- Map showing the Apollo Marine Park
- Location: Bass Strait, Australia
- Nearest town: Apollo Bay, Victoria
- Coordinates: 39°12′S 143°40′E﻿ / ﻿39.20°S 143.66°E
- Area: 1,184 km^{2} (457 sq mi)
- Established: 31 August 2007
- Governing body: Parks Australia
- Website: parksaustralia.gov.au/marine/parks/south-east/

= Apollo Marine Park =

Marine park in Australia in Bass Strait off the coast of Victoria

The Apollo Marine Park (previously known as the Apollo Commonwealth Marine Reserve) is an Australian Marine Park located in Bass Strait off the coast of Victoria and near Tasmania's King Island. The marine park was established in 2007 and covers an area of 1184 km2. It is managed as part of the South-east Marine Parks Network.
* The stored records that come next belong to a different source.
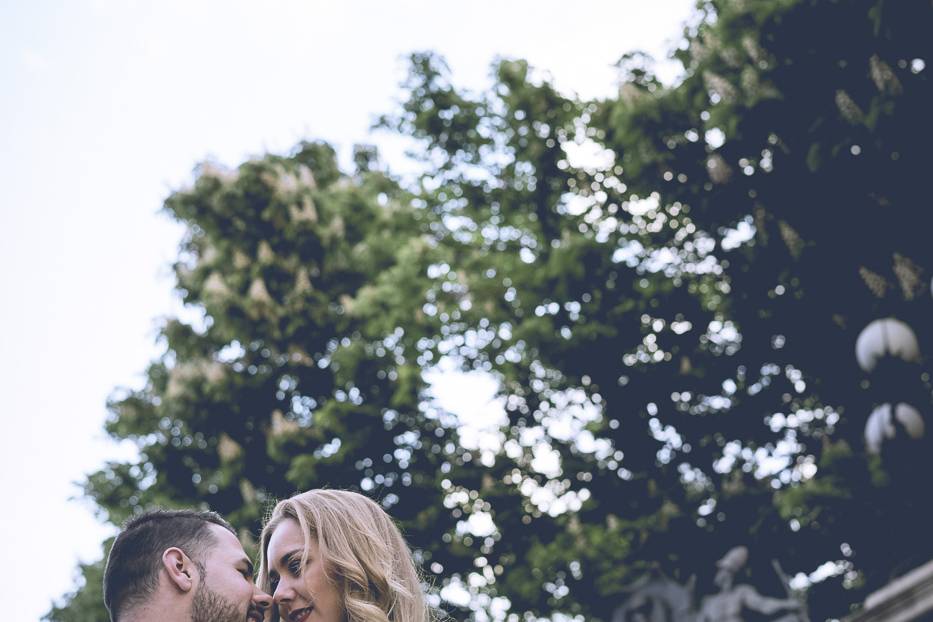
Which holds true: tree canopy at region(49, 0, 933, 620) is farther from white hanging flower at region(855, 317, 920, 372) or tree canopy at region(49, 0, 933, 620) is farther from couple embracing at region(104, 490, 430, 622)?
couple embracing at region(104, 490, 430, 622)

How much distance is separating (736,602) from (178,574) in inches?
337

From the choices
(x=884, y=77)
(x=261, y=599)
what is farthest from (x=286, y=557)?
(x=884, y=77)

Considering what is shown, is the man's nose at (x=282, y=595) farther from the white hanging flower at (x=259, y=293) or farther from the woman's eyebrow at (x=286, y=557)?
the white hanging flower at (x=259, y=293)

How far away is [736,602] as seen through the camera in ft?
38.7

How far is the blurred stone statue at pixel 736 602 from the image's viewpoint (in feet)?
37.1

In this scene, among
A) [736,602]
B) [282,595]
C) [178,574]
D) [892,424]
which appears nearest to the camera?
[178,574]

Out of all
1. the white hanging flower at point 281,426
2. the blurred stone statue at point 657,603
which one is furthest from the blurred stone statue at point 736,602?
the white hanging flower at point 281,426

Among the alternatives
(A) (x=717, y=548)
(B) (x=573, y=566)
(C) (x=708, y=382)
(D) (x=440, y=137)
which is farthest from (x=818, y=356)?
(D) (x=440, y=137)

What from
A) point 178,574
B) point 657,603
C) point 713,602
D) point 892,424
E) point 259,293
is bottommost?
point 178,574

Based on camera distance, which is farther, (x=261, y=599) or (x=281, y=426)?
(x=281, y=426)

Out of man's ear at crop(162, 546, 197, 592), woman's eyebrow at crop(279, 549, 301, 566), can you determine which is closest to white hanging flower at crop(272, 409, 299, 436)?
woman's eyebrow at crop(279, 549, 301, 566)

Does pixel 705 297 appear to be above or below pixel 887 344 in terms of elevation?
above

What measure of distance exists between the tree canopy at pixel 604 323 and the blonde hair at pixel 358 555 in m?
7.04

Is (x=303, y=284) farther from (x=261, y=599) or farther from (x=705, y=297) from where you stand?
(x=261, y=599)
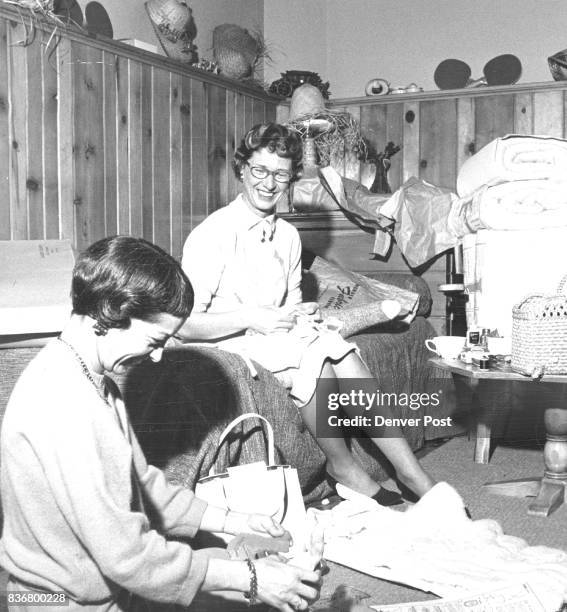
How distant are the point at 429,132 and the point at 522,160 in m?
1.07

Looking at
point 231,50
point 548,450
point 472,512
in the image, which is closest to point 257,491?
point 472,512

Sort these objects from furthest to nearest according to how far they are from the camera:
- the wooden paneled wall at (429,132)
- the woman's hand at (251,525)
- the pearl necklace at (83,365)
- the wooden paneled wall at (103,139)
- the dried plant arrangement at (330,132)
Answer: the dried plant arrangement at (330,132), the wooden paneled wall at (429,132), the wooden paneled wall at (103,139), the woman's hand at (251,525), the pearl necklace at (83,365)

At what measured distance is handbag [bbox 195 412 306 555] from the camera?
1870 mm

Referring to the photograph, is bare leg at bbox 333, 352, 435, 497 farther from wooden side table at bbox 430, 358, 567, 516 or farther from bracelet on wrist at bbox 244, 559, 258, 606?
bracelet on wrist at bbox 244, 559, 258, 606

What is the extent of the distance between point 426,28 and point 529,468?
289 centimetres

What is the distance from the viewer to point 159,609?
1353 millimetres

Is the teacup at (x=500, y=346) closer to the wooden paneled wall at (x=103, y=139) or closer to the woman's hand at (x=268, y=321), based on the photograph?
the woman's hand at (x=268, y=321)

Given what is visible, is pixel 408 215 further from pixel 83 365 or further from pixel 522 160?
pixel 83 365

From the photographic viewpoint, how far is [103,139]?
3.50m

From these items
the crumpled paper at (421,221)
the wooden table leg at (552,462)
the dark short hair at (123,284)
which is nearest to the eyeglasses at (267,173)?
the wooden table leg at (552,462)

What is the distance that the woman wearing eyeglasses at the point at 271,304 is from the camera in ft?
8.69

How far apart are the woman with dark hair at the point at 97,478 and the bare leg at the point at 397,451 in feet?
4.42

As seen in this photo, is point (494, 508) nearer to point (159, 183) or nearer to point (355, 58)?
point (159, 183)

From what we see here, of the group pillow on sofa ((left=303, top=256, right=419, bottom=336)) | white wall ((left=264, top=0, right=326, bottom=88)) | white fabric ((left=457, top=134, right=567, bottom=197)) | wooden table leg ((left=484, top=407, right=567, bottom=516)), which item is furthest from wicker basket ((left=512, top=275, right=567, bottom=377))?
white wall ((left=264, top=0, right=326, bottom=88))
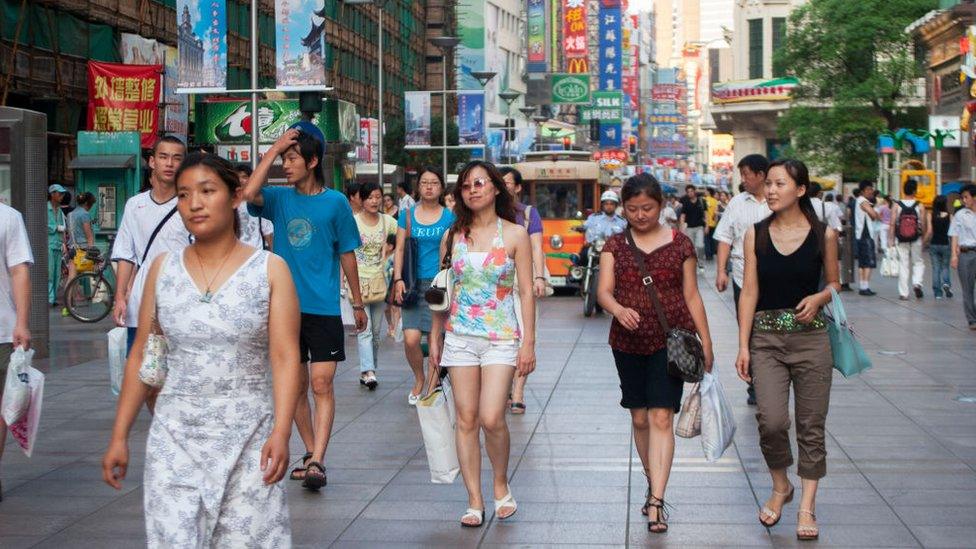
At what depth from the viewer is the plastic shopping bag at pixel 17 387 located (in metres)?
7.09

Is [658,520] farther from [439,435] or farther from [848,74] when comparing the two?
[848,74]

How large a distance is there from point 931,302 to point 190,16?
11.1 meters

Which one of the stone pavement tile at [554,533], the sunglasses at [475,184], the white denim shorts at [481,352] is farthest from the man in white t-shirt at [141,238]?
the stone pavement tile at [554,533]

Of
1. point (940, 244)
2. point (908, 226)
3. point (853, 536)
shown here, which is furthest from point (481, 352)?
point (908, 226)

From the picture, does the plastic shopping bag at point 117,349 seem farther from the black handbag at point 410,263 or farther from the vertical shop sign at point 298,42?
the vertical shop sign at point 298,42

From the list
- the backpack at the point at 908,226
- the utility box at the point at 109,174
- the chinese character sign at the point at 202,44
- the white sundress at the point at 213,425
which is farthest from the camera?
the utility box at the point at 109,174

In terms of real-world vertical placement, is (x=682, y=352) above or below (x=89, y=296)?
above

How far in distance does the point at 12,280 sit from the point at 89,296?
13.0 metres

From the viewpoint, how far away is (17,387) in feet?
23.3

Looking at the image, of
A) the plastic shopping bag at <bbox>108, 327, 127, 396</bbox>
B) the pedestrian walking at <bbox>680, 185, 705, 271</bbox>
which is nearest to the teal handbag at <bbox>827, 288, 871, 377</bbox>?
the plastic shopping bag at <bbox>108, 327, 127, 396</bbox>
One of the reserve's features includes the Otway Depression, a 100 m deep undersea valley joining the Bass Basin to the open ocean. This valley was an outlet channel for the ancient Bass Lake and mainland river systems, which existed during the last ice age.

==Protection==
The Apollo Marine Park has been assigned IUCN protected area category VI and is wholly zoned as "Multiple Use".

The following table is a summary of the "Multiple Use Zone" of the marine park:

| Zone | IUCN | Activities permitted |  |  | Area (km^{2}) |
| Recreational fishing | Commercial fishing | Mining |
| Multiple Use | VI | Yes | with approval | with approval | 1,184 |

==Shipwrecks==
The MS City of Rayville is located within the marine reserve near Cape Otway. It was the first American vessel sunk during World War II.